本日は「フットボール批評 issue25」の発売日です。表紙は油彩画で描かれたイビチャ・オシムさん。いまだに「いびちゃ」と入力すると最初に「揖斐茶」と変換される学習能力のない日本語入力システムをなんとかしたいのは置いといて。

特集タイトルは「すぐに答えを求める時代に効く賢人の言葉・哲学するフットボール」。割と抽象的なテーマだけれども、個人的にこれは絶対に買いだと思う。西部謙司さんがミシャ式とカタノサッカーに迫っていたり、ペップとかウタカとか鈴鹿アンリミテッドとかいろいろ満載。

わたしは北野誠・FC岐阜監督のインタビューを担当しました。

北野さんとは、北野さんがカマタマーレ讃岐を率いていた頃に記者会見でイジられて以来、いろいろとお話を聞かせていただく関係になりました。きっかけとなった記事はこちら。われながらアホなもん書いてたねえ(笑)。

それから北野さんについては拙著『監督の異常な愛情』の「失敗しない男・北野誠」の章で、がっつりと書かせていただきました。章のタイトルは北野さんが自らを外科医・大門未知子になぞらえて「わたし、失敗しないので」と言い放ったエピソードからです。

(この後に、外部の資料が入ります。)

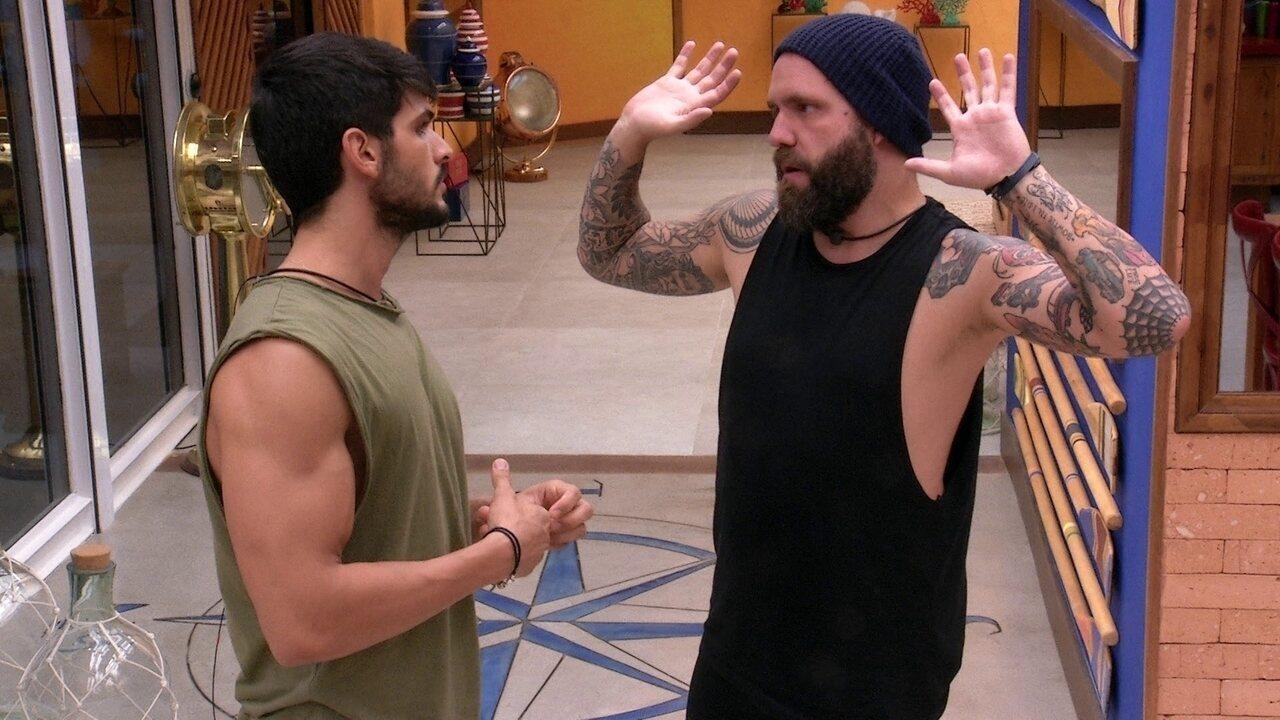 Lucas questiona se Caruso está chateado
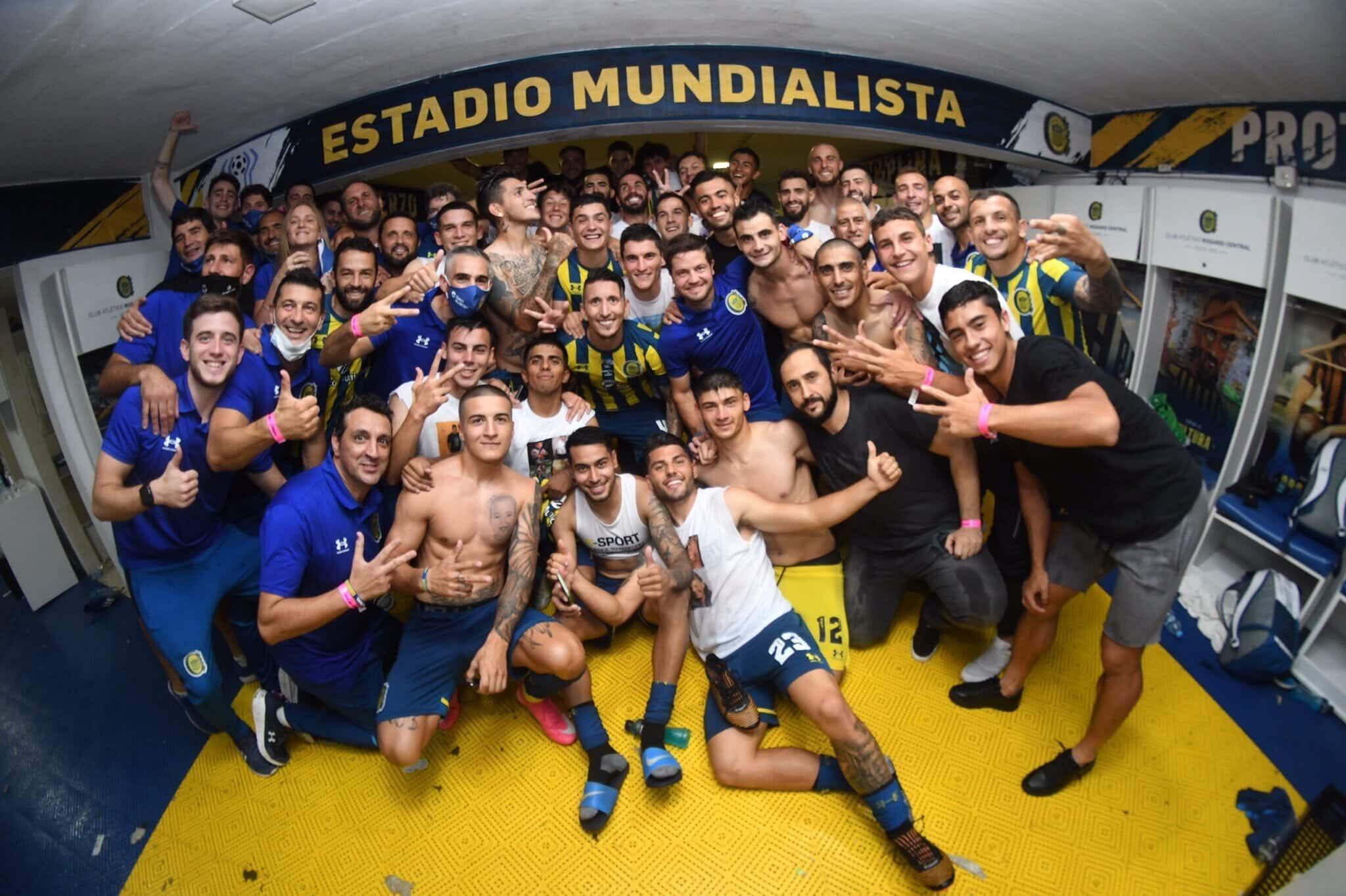 Rosario Central goleó a Newell's en el clásico y sueña con la clasificación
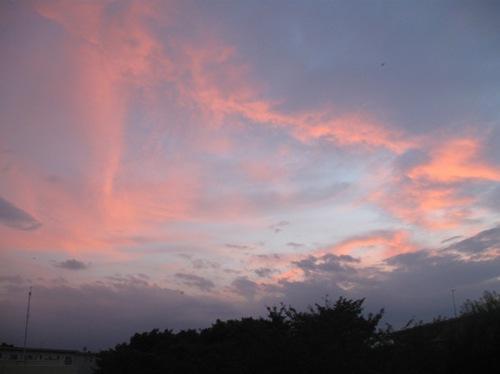 なんだか怖いような夕焼け雲.jpg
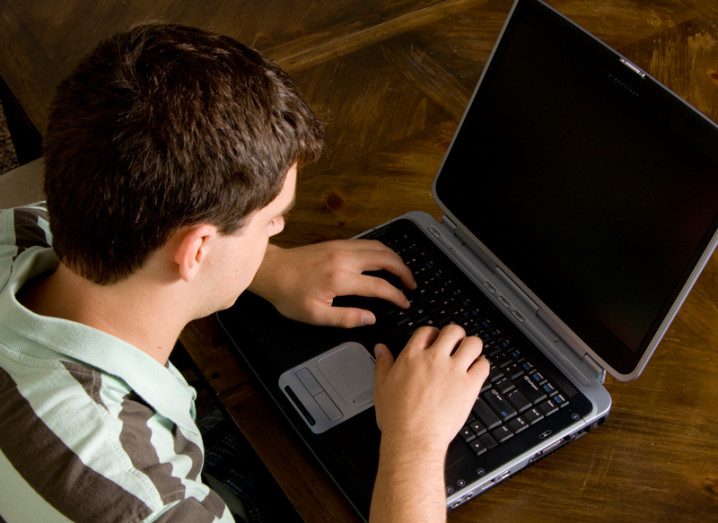 teen-on-laptop-800x600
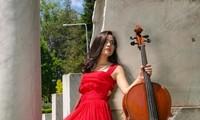Tiếng đàn violoncelle của nghệ sĩ Hoài Xuân, nghiên cứu sinh Việt Nam tại Rumani
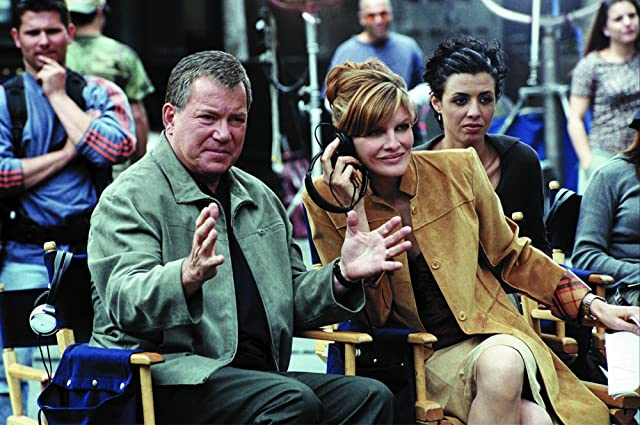 Rene Russo and William Shatner in Showtime (2002)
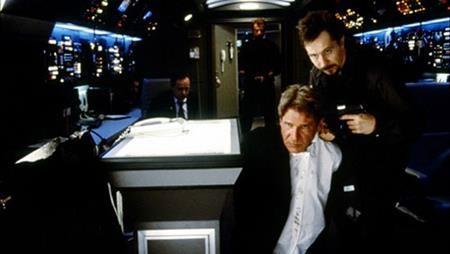 """""""Air force one"""" (1997) xoay quanh sự kiện chiếc chuyên cơ của Tổng thống Mỹ đột nhiên bị không tặc tấn công, rất nhiều người trở thành con tin của bọn khủng bố và một cuộc giải cứu nghẹt thở đã diễn ra ngay trên không. """"Air force one"""" không chỉ được đánh giá cao nhờ tính hành động, hấp dẫn mà còn là một tác phẩm hết sức nhân văn, truyền cảm hứng yêu nước tự hào."""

低予算で練習環境もなかなか整わない故郷のチームを率い、地域リーグからカテゴリーを駆け上がるといつもギリギリでJ2にしがみついてきた、人呼んで“残留請負人”。2018シーズン、ついに持ちこたえられずJ3に降格したのをきっかけに9年間務めた讃岐の指揮官を退任されました。その歩みについては今年2月発売の「フットボール批評 issue23」で、『監督の異常な愛情』の続編的に、くまなく書かせていただいております。

その後、フリーでいた時期の北野さんにも、大阪でロングインタビュー。その記事は「タグマ!」の「J論プレミアム」で前後編にわたり掲載されています。有料コンテンツだけど無料部分も多いので是非。

この立て続けの「北野さん×ひぐらし」の組み合わせを面白がってくださった「フットボール批評」さんが最新号でも是非、とインタビュー企画をもちかけてくださったのが6月。タイミングよく大分トリニータのアウェイ・ヴィッセル神戸戦もあるし、その帰りに京都に寄らせていただこうかと、そそくさと北野さんにアポを取ったところ、いつもの快諾ではなく「実は…」と歯切れの悪い返信が。そう、ちょうどFC岐阜の監督就任が決まりそうな状況だったのでした。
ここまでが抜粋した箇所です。